### Source material

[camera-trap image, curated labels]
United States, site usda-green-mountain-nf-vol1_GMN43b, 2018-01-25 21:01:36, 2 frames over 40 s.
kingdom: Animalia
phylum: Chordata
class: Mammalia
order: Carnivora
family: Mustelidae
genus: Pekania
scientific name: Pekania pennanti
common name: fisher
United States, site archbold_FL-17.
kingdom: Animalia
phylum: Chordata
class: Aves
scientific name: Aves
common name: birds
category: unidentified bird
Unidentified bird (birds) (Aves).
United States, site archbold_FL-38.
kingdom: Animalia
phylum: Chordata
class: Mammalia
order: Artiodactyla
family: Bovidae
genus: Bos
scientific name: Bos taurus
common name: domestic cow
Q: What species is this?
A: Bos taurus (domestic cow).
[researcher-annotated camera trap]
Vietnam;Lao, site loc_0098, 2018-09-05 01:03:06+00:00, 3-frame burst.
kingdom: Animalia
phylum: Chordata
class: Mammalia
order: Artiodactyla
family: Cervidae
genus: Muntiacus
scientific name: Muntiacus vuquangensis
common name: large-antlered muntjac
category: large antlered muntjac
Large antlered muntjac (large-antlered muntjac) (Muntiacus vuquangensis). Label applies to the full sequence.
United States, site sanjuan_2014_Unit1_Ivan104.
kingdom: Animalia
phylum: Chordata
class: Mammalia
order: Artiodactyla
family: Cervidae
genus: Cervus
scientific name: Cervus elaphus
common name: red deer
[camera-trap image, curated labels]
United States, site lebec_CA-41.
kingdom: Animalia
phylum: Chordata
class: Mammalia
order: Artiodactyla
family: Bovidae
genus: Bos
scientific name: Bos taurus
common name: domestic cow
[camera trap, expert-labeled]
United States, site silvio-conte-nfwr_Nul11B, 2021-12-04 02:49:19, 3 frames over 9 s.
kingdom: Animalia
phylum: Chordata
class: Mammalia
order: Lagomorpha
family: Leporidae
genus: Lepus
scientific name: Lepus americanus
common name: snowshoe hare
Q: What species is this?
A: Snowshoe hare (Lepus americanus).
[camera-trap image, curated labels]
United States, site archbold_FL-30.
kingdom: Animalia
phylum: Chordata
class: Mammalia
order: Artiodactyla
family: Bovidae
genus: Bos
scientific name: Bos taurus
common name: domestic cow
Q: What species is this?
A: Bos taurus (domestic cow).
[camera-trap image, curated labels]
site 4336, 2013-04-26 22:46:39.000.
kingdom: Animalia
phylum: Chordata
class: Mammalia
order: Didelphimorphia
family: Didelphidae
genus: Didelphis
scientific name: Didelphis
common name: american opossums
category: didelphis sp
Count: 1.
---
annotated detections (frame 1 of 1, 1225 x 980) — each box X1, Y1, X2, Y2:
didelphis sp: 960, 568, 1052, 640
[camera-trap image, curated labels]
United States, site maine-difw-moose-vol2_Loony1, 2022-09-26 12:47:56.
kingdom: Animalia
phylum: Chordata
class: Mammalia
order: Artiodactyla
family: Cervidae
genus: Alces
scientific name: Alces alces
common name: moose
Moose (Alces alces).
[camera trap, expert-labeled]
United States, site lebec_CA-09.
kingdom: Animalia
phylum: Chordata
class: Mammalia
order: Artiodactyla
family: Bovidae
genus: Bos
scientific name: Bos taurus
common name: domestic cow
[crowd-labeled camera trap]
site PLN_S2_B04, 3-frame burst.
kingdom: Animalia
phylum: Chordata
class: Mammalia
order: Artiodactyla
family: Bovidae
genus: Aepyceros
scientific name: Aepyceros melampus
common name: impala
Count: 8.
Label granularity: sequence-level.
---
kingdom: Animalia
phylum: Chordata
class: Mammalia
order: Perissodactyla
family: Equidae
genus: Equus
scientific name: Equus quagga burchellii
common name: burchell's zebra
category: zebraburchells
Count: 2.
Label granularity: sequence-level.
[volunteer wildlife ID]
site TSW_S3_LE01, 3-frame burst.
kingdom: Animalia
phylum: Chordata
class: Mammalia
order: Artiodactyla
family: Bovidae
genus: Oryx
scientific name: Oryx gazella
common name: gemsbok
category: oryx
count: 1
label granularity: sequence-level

######

◆ About this task: Give back each record above exactly as written.

◆ Solution to the problem:
[camera-trap image, curated labels]
United States, site usda-green-mountain-nf-vol1_GMN43b, 2018-01-25 21:01:36, 2 frames over 40 s.
kingdom: Animalia
phylum: Chordata
class: Mammalia
order: Carnivora
family: Mustelidae
genus: Pekania
scientific name: Pekania pennanti
common name: fisher
United States, site archbold_FL-17.
kingdom: Animalia
phylum: Chordata
class: Aves
scientific name: Aves
common name: birds
category: unidentified bird
Unidentified bird (birds) (Aves).
United States, site archbold_FL-38.
kingdom: Animalia
phylum: Chordata
class: Mammalia
order: Artiodactyla
family: Bovidae
genus: Bos
scientific name: Bos taurus
common name: domestic cow
Q: What species is this?
A: Bos taurus (domestic cow).
[researcher-annotated camera trap]
Vietnam;Lao, site loc_0098, 2018-09-05 01:03:06+00:00, 3-frame burst.
kingdom: Animalia
phylum: Chordata
class: Mammalia
order: Artiodactyla
family: Cervidae
genus: Muntiacus
scientific name: Muntiacus vuquangensis
common name: large-antlered muntjac
category: large antlered muntjac
Large antlered muntjac (large-antlered muntjac) (Muntiacus vuquangensis). Label applies to the full sequence.
United States, site sanjuan_2014_Unit1_Ivan104.
kingdom: Animalia
phylum: Chordata
class: Mammalia
order: Artiodactyla
family: Cervidae
genus: Cervus
scientific name: Cervus elaphus
common name: red deer
[camera-trap image, curated labels]
United States, site lebec_CA-41.
kingdom: Animalia
phylum: Chordata
class: Mammalia
order: Artiodactyla
family: Bovidae
genus: Bos
scientific name: Bos taurus
common name: domestic cow
[camera trap, expert-labeled]
United States, site silvio-conte-nfwr_Nul11B, 2021-12-04 02:49:19, 3 frames over 9 s.
kingdom: Animalia
phylum: Chordata
class: Mammalia
order: Lagomorpha
family: Leporidae
genus: Lepus
scientific name: Lepus americanus
common name: snowshoe hare
Q: What species is this?
A: Snowshoe hare (Lepus americanus).
[camera-trap image, curated labels]
United States, site archbold_FL-30.
kingdom: Animalia
phylum: Chordata
class: Mammalia
order: Artiodactyla
family: Bovidae
genus: Bos
scientific name: Bos taurus
common name: domestic cow
Q: What species is this?
A: Bos taurus (domestic cow).
[camera-trap image, curated labels]
site 4336, 2013-04-26 22:46:39.000.
kingdom: Animalia
phylum: Chordata
class: Mammalia
order: Didelphimorphia
family: Didelphidae
genus: Didelphis
scientific name: Didelphis
common name: american opossums
category: didelphis sp
Count: 1.
---
annotated detections (frame 1 of 1, 1225 x 980) — each box X1, Y1, X2, Y2:
didelphis sp: 960, 568, 1052, 640
[camera-trap image, curated labels]
United States, site maine-difw-moose-vol2_Loony1, 2022-09-26 12:47:56.
kingdom: Animalia
phylum: Chordata
class: Mammalia
order: Artiodactyla
family: Cervidae
genus: Alces
scientific name: Alces alces
common name: moose
Moose (Alces alces).
[camera trap, expert-labeled]
United States, site lebec_CA-09.
kingdom: Animalia
phylum: Chordata
class: Mammalia
order: Artiodactyla
family: Bovidae
genus: Bos
scientific name: Bos taurus
common name: domestic cow
[crowd-labeled camera trap]
site PLN_S2_B04, 3-frame burst.
kingdom: Animalia
phylum: Chordata
class: Mammalia
order: Artiodactyla
family: Bovidae
genus: Aepyceros
scientific name: Aepyceros melampus
common name: impala
Count: 8.
Label granularity: sequence-level.
---
kingdom: Animalia
phylum: Chordata
class: Mammalia
order: Perissodactyla
family: Equidae
genus: Equus
scientific name: Equus quagga burchellii
common name: burchell's zebra
category: zebraburchells
Count: 2.
Label granularity: sequence-level.
[volunteer wildlife ID]
site TSW_S3_LE01, 3-frame burst.
kingdom: Animalia
phylum: Chordata
class: Mammalia
order: Artiodactyla
family: Bovidae
genus: Oryx
scientific name: Oryx gazella
common name: gemsbok
category: oryx
count: 1
label granularity: sequence-level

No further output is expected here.